Usually, in this case, software image processing is implied, in such a way as to improve brightness and/or contrast (if necessary). Specific processing methods may be different — in particular, in some cases we are actually talking about turning standard content into HDR (see above), and some manufacturers do not specify technical details at all. The effectiveness of different technologies can also be different, and besides, it is highly dependent on the specific content: in some cases, the improvement will be obvious, in others it may be almost imperceptible. Also note that this feature is not always useful, so in most models it is turned off.
Colour enhancement
The TV's support of one or the other
colour enhancement technology.
Such technologies usually involve image processing in software to provide brighter and/or more accurate colours. Specific processing methods may be different, some manufacturers do not specify technical details at all, limiting themselves to advertising statements. The effect of using such technologies can also vary: in some cases it is clearly visible, in others it is almost absent, depending on the features of the picture. It is also worth saying that this feature, usually, needs to be turned on manually in the TV menu (accordingly, it can be turned off if desired).
AMD compatible
TV compatibility with special frame synchronization technologies used in AMD graphics cards.

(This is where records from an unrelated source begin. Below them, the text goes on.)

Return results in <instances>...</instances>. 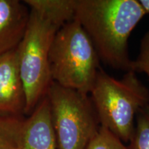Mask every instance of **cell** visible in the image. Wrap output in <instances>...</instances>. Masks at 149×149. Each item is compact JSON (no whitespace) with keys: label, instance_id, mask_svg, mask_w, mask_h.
<instances>
[{"label":"cell","instance_id":"cell-11","mask_svg":"<svg viewBox=\"0 0 149 149\" xmlns=\"http://www.w3.org/2000/svg\"><path fill=\"white\" fill-rule=\"evenodd\" d=\"M129 149H149V106L137 113Z\"/></svg>","mask_w":149,"mask_h":149},{"label":"cell","instance_id":"cell-12","mask_svg":"<svg viewBox=\"0 0 149 149\" xmlns=\"http://www.w3.org/2000/svg\"><path fill=\"white\" fill-rule=\"evenodd\" d=\"M86 149H129V148L109 130L100 126Z\"/></svg>","mask_w":149,"mask_h":149},{"label":"cell","instance_id":"cell-15","mask_svg":"<svg viewBox=\"0 0 149 149\" xmlns=\"http://www.w3.org/2000/svg\"></svg>","mask_w":149,"mask_h":149},{"label":"cell","instance_id":"cell-6","mask_svg":"<svg viewBox=\"0 0 149 149\" xmlns=\"http://www.w3.org/2000/svg\"><path fill=\"white\" fill-rule=\"evenodd\" d=\"M16 48L0 55V113L23 116L25 94Z\"/></svg>","mask_w":149,"mask_h":149},{"label":"cell","instance_id":"cell-7","mask_svg":"<svg viewBox=\"0 0 149 149\" xmlns=\"http://www.w3.org/2000/svg\"><path fill=\"white\" fill-rule=\"evenodd\" d=\"M22 148L57 149L46 95L29 117L24 118L22 130Z\"/></svg>","mask_w":149,"mask_h":149},{"label":"cell","instance_id":"cell-2","mask_svg":"<svg viewBox=\"0 0 149 149\" xmlns=\"http://www.w3.org/2000/svg\"><path fill=\"white\" fill-rule=\"evenodd\" d=\"M100 126L124 144L134 131L137 113L149 106V90L134 71L117 79L100 69L90 94Z\"/></svg>","mask_w":149,"mask_h":149},{"label":"cell","instance_id":"cell-3","mask_svg":"<svg viewBox=\"0 0 149 149\" xmlns=\"http://www.w3.org/2000/svg\"><path fill=\"white\" fill-rule=\"evenodd\" d=\"M100 60L90 38L77 20L64 24L56 33L49 53L54 82L89 95L100 69Z\"/></svg>","mask_w":149,"mask_h":149},{"label":"cell","instance_id":"cell-8","mask_svg":"<svg viewBox=\"0 0 149 149\" xmlns=\"http://www.w3.org/2000/svg\"><path fill=\"white\" fill-rule=\"evenodd\" d=\"M30 9L19 0H0V55L15 49L23 38Z\"/></svg>","mask_w":149,"mask_h":149},{"label":"cell","instance_id":"cell-4","mask_svg":"<svg viewBox=\"0 0 149 149\" xmlns=\"http://www.w3.org/2000/svg\"><path fill=\"white\" fill-rule=\"evenodd\" d=\"M60 29L35 10H30L26 29L17 47L19 70L25 94V115H30L45 97L53 81L49 53Z\"/></svg>","mask_w":149,"mask_h":149},{"label":"cell","instance_id":"cell-10","mask_svg":"<svg viewBox=\"0 0 149 149\" xmlns=\"http://www.w3.org/2000/svg\"><path fill=\"white\" fill-rule=\"evenodd\" d=\"M23 116L0 113V149H22Z\"/></svg>","mask_w":149,"mask_h":149},{"label":"cell","instance_id":"cell-13","mask_svg":"<svg viewBox=\"0 0 149 149\" xmlns=\"http://www.w3.org/2000/svg\"><path fill=\"white\" fill-rule=\"evenodd\" d=\"M132 70L135 72H145L149 77V31L141 41L139 55L133 61Z\"/></svg>","mask_w":149,"mask_h":149},{"label":"cell","instance_id":"cell-1","mask_svg":"<svg viewBox=\"0 0 149 149\" xmlns=\"http://www.w3.org/2000/svg\"><path fill=\"white\" fill-rule=\"evenodd\" d=\"M145 15L138 0H79L74 19L90 38L100 60L128 72L133 64L128 39Z\"/></svg>","mask_w":149,"mask_h":149},{"label":"cell","instance_id":"cell-9","mask_svg":"<svg viewBox=\"0 0 149 149\" xmlns=\"http://www.w3.org/2000/svg\"><path fill=\"white\" fill-rule=\"evenodd\" d=\"M79 0H25L30 10H35L61 28L74 19Z\"/></svg>","mask_w":149,"mask_h":149},{"label":"cell","instance_id":"cell-5","mask_svg":"<svg viewBox=\"0 0 149 149\" xmlns=\"http://www.w3.org/2000/svg\"><path fill=\"white\" fill-rule=\"evenodd\" d=\"M46 97L57 149H86L100 127L89 95L52 81Z\"/></svg>","mask_w":149,"mask_h":149},{"label":"cell","instance_id":"cell-14","mask_svg":"<svg viewBox=\"0 0 149 149\" xmlns=\"http://www.w3.org/2000/svg\"><path fill=\"white\" fill-rule=\"evenodd\" d=\"M138 2L145 14H149V0H138Z\"/></svg>","mask_w":149,"mask_h":149}]
</instances>
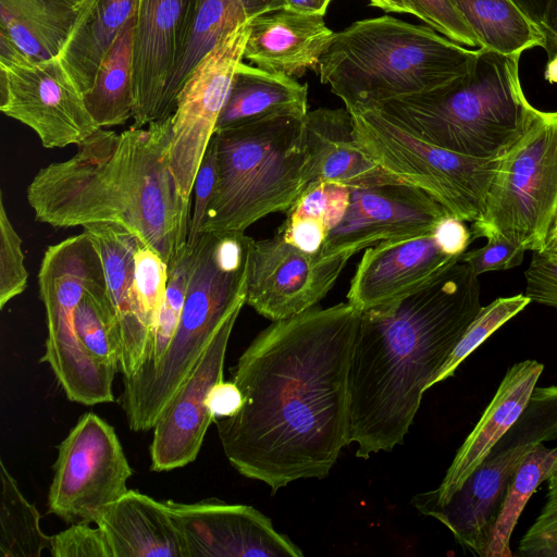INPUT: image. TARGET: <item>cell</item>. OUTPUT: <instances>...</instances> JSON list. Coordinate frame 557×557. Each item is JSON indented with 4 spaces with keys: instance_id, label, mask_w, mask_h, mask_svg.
Here are the masks:
<instances>
[{
    "instance_id": "obj_1",
    "label": "cell",
    "mask_w": 557,
    "mask_h": 557,
    "mask_svg": "<svg viewBox=\"0 0 557 557\" xmlns=\"http://www.w3.org/2000/svg\"><path fill=\"white\" fill-rule=\"evenodd\" d=\"M361 311L347 302L273 321L232 370L244 404L215 419L230 463L272 494L324 479L348 445V372Z\"/></svg>"
},
{
    "instance_id": "obj_2",
    "label": "cell",
    "mask_w": 557,
    "mask_h": 557,
    "mask_svg": "<svg viewBox=\"0 0 557 557\" xmlns=\"http://www.w3.org/2000/svg\"><path fill=\"white\" fill-rule=\"evenodd\" d=\"M479 276L456 261L418 290L361 311L349 372V444L368 459L403 443L432 382L480 311Z\"/></svg>"
},
{
    "instance_id": "obj_3",
    "label": "cell",
    "mask_w": 557,
    "mask_h": 557,
    "mask_svg": "<svg viewBox=\"0 0 557 557\" xmlns=\"http://www.w3.org/2000/svg\"><path fill=\"white\" fill-rule=\"evenodd\" d=\"M172 115L116 133L98 128L70 159L41 168L26 188L37 221L53 227L117 224L169 268L187 246L190 202L169 166Z\"/></svg>"
},
{
    "instance_id": "obj_4",
    "label": "cell",
    "mask_w": 557,
    "mask_h": 557,
    "mask_svg": "<svg viewBox=\"0 0 557 557\" xmlns=\"http://www.w3.org/2000/svg\"><path fill=\"white\" fill-rule=\"evenodd\" d=\"M476 55L430 26L383 15L335 33L317 69L351 110L441 88L466 75Z\"/></svg>"
},
{
    "instance_id": "obj_5",
    "label": "cell",
    "mask_w": 557,
    "mask_h": 557,
    "mask_svg": "<svg viewBox=\"0 0 557 557\" xmlns=\"http://www.w3.org/2000/svg\"><path fill=\"white\" fill-rule=\"evenodd\" d=\"M519 58L479 48L466 75L371 108L426 143L475 158H499L537 111L522 90Z\"/></svg>"
},
{
    "instance_id": "obj_6",
    "label": "cell",
    "mask_w": 557,
    "mask_h": 557,
    "mask_svg": "<svg viewBox=\"0 0 557 557\" xmlns=\"http://www.w3.org/2000/svg\"><path fill=\"white\" fill-rule=\"evenodd\" d=\"M253 238L245 232L203 233L196 246L181 320L158 366L123 377L120 404L134 432L153 429L224 321L246 304Z\"/></svg>"
},
{
    "instance_id": "obj_7",
    "label": "cell",
    "mask_w": 557,
    "mask_h": 557,
    "mask_svg": "<svg viewBox=\"0 0 557 557\" xmlns=\"http://www.w3.org/2000/svg\"><path fill=\"white\" fill-rule=\"evenodd\" d=\"M304 119L277 115L213 134L216 183L201 234L245 232L289 209L310 184Z\"/></svg>"
},
{
    "instance_id": "obj_8",
    "label": "cell",
    "mask_w": 557,
    "mask_h": 557,
    "mask_svg": "<svg viewBox=\"0 0 557 557\" xmlns=\"http://www.w3.org/2000/svg\"><path fill=\"white\" fill-rule=\"evenodd\" d=\"M106 281L94 238L85 231L49 246L39 272V297L45 306L48 335L40 362L51 368L69 400L86 406L114 400L115 370L94 360L81 345L74 310L84 293Z\"/></svg>"
},
{
    "instance_id": "obj_9",
    "label": "cell",
    "mask_w": 557,
    "mask_h": 557,
    "mask_svg": "<svg viewBox=\"0 0 557 557\" xmlns=\"http://www.w3.org/2000/svg\"><path fill=\"white\" fill-rule=\"evenodd\" d=\"M557 210V111L537 110L498 158L471 238L498 234L525 250L545 249Z\"/></svg>"
},
{
    "instance_id": "obj_10",
    "label": "cell",
    "mask_w": 557,
    "mask_h": 557,
    "mask_svg": "<svg viewBox=\"0 0 557 557\" xmlns=\"http://www.w3.org/2000/svg\"><path fill=\"white\" fill-rule=\"evenodd\" d=\"M348 111L361 149L379 166L421 188L465 222L482 215L498 158H475L426 143L375 108Z\"/></svg>"
},
{
    "instance_id": "obj_11",
    "label": "cell",
    "mask_w": 557,
    "mask_h": 557,
    "mask_svg": "<svg viewBox=\"0 0 557 557\" xmlns=\"http://www.w3.org/2000/svg\"><path fill=\"white\" fill-rule=\"evenodd\" d=\"M557 438V385L535 387L518 420L444 504L411 502L443 523L466 550L484 557L508 486L523 458Z\"/></svg>"
},
{
    "instance_id": "obj_12",
    "label": "cell",
    "mask_w": 557,
    "mask_h": 557,
    "mask_svg": "<svg viewBox=\"0 0 557 557\" xmlns=\"http://www.w3.org/2000/svg\"><path fill=\"white\" fill-rule=\"evenodd\" d=\"M0 71L1 112L32 128L45 148L78 146L100 128L58 57L35 61L0 35Z\"/></svg>"
},
{
    "instance_id": "obj_13",
    "label": "cell",
    "mask_w": 557,
    "mask_h": 557,
    "mask_svg": "<svg viewBox=\"0 0 557 557\" xmlns=\"http://www.w3.org/2000/svg\"><path fill=\"white\" fill-rule=\"evenodd\" d=\"M48 511L65 523L95 522L125 494L133 474L120 440L107 421L86 412L58 445Z\"/></svg>"
},
{
    "instance_id": "obj_14",
    "label": "cell",
    "mask_w": 557,
    "mask_h": 557,
    "mask_svg": "<svg viewBox=\"0 0 557 557\" xmlns=\"http://www.w3.org/2000/svg\"><path fill=\"white\" fill-rule=\"evenodd\" d=\"M249 21L218 41L195 66L178 92L172 114L169 166L180 195L188 202L235 72L243 61Z\"/></svg>"
},
{
    "instance_id": "obj_15",
    "label": "cell",
    "mask_w": 557,
    "mask_h": 557,
    "mask_svg": "<svg viewBox=\"0 0 557 557\" xmlns=\"http://www.w3.org/2000/svg\"><path fill=\"white\" fill-rule=\"evenodd\" d=\"M448 214L421 188L407 183H387L350 188V201L343 220L326 236L320 260L344 257L382 242L431 234Z\"/></svg>"
},
{
    "instance_id": "obj_16",
    "label": "cell",
    "mask_w": 557,
    "mask_h": 557,
    "mask_svg": "<svg viewBox=\"0 0 557 557\" xmlns=\"http://www.w3.org/2000/svg\"><path fill=\"white\" fill-rule=\"evenodd\" d=\"M348 259L321 261L287 243L277 232L251 244L246 275V304L278 321L322 300L337 282Z\"/></svg>"
},
{
    "instance_id": "obj_17",
    "label": "cell",
    "mask_w": 557,
    "mask_h": 557,
    "mask_svg": "<svg viewBox=\"0 0 557 557\" xmlns=\"http://www.w3.org/2000/svg\"><path fill=\"white\" fill-rule=\"evenodd\" d=\"M186 557H300L301 549L277 532L270 518L247 505L216 499L165 502Z\"/></svg>"
},
{
    "instance_id": "obj_18",
    "label": "cell",
    "mask_w": 557,
    "mask_h": 557,
    "mask_svg": "<svg viewBox=\"0 0 557 557\" xmlns=\"http://www.w3.org/2000/svg\"><path fill=\"white\" fill-rule=\"evenodd\" d=\"M240 310H235L224 321L196 367L159 416L149 447L151 471H171L197 458L206 432L213 422L207 398L211 388L223 380L227 344Z\"/></svg>"
},
{
    "instance_id": "obj_19",
    "label": "cell",
    "mask_w": 557,
    "mask_h": 557,
    "mask_svg": "<svg viewBox=\"0 0 557 557\" xmlns=\"http://www.w3.org/2000/svg\"><path fill=\"white\" fill-rule=\"evenodd\" d=\"M460 258L442 250L433 232L369 247L350 281L347 301L360 311L407 296Z\"/></svg>"
},
{
    "instance_id": "obj_20",
    "label": "cell",
    "mask_w": 557,
    "mask_h": 557,
    "mask_svg": "<svg viewBox=\"0 0 557 557\" xmlns=\"http://www.w3.org/2000/svg\"><path fill=\"white\" fill-rule=\"evenodd\" d=\"M183 0H139L133 42V124L161 121L163 97L176 55Z\"/></svg>"
},
{
    "instance_id": "obj_21",
    "label": "cell",
    "mask_w": 557,
    "mask_h": 557,
    "mask_svg": "<svg viewBox=\"0 0 557 557\" xmlns=\"http://www.w3.org/2000/svg\"><path fill=\"white\" fill-rule=\"evenodd\" d=\"M543 369L539 361L528 359L507 370L480 420L457 450L440 486L414 495L411 502L444 504L461 487L523 412Z\"/></svg>"
},
{
    "instance_id": "obj_22",
    "label": "cell",
    "mask_w": 557,
    "mask_h": 557,
    "mask_svg": "<svg viewBox=\"0 0 557 557\" xmlns=\"http://www.w3.org/2000/svg\"><path fill=\"white\" fill-rule=\"evenodd\" d=\"M96 242L103 262L108 293L119 326L123 377L134 375L144 364L151 325L134 285V255L140 240L112 223L83 226Z\"/></svg>"
},
{
    "instance_id": "obj_23",
    "label": "cell",
    "mask_w": 557,
    "mask_h": 557,
    "mask_svg": "<svg viewBox=\"0 0 557 557\" xmlns=\"http://www.w3.org/2000/svg\"><path fill=\"white\" fill-rule=\"evenodd\" d=\"M323 16L284 7L251 18L243 60L288 76L317 69L335 36Z\"/></svg>"
},
{
    "instance_id": "obj_24",
    "label": "cell",
    "mask_w": 557,
    "mask_h": 557,
    "mask_svg": "<svg viewBox=\"0 0 557 557\" xmlns=\"http://www.w3.org/2000/svg\"><path fill=\"white\" fill-rule=\"evenodd\" d=\"M284 7V0H183L175 62L163 97L162 120L173 114L186 79L224 35L264 12Z\"/></svg>"
},
{
    "instance_id": "obj_25",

You should pay attention to this parameter if you plan to use the TV as a gaming monitor for a PC or laptop with an AMD graphics adapter. Special timing technologies are used to match the screen refresh rate to the frame rate of the incoming video signal. Such a need arises for the reason that the frame rate issued by the graphics card can “float” when the load on the video adapter changes (this is especially true for demanding games); and if this frequency does not match the screen refresh rate – tears and other unwanted artifacts appear on the image.
The AMD technology used to eliminate this effect is called FreeSync. Nowadays, it is presented on the market in three versions — the original
FreeSync and two extended ones:
– AMD FreeSync Premium Pro. The most advanced and functional version, formerly known as AMD FreeSync 2 HDR. In addition to refresh rate sync, it also includes support for HDR (see above), output at a frame rate of at least 120 Hz at Full HD resolution, as well as low frame rate compensation (LFC). The essence of LFC is that when the frame rate of the original video signal falls below the minimum frequency supported by the screen, the same frame is displayed on the screen several times, which allows to maintain the maximum smoothness of the “picture”.
— AMD FreeSync Premium. A somewhat s
...implified version compared to FreeSync Premium Pro. It does not provide working with HDR, otherwise it is completely similar.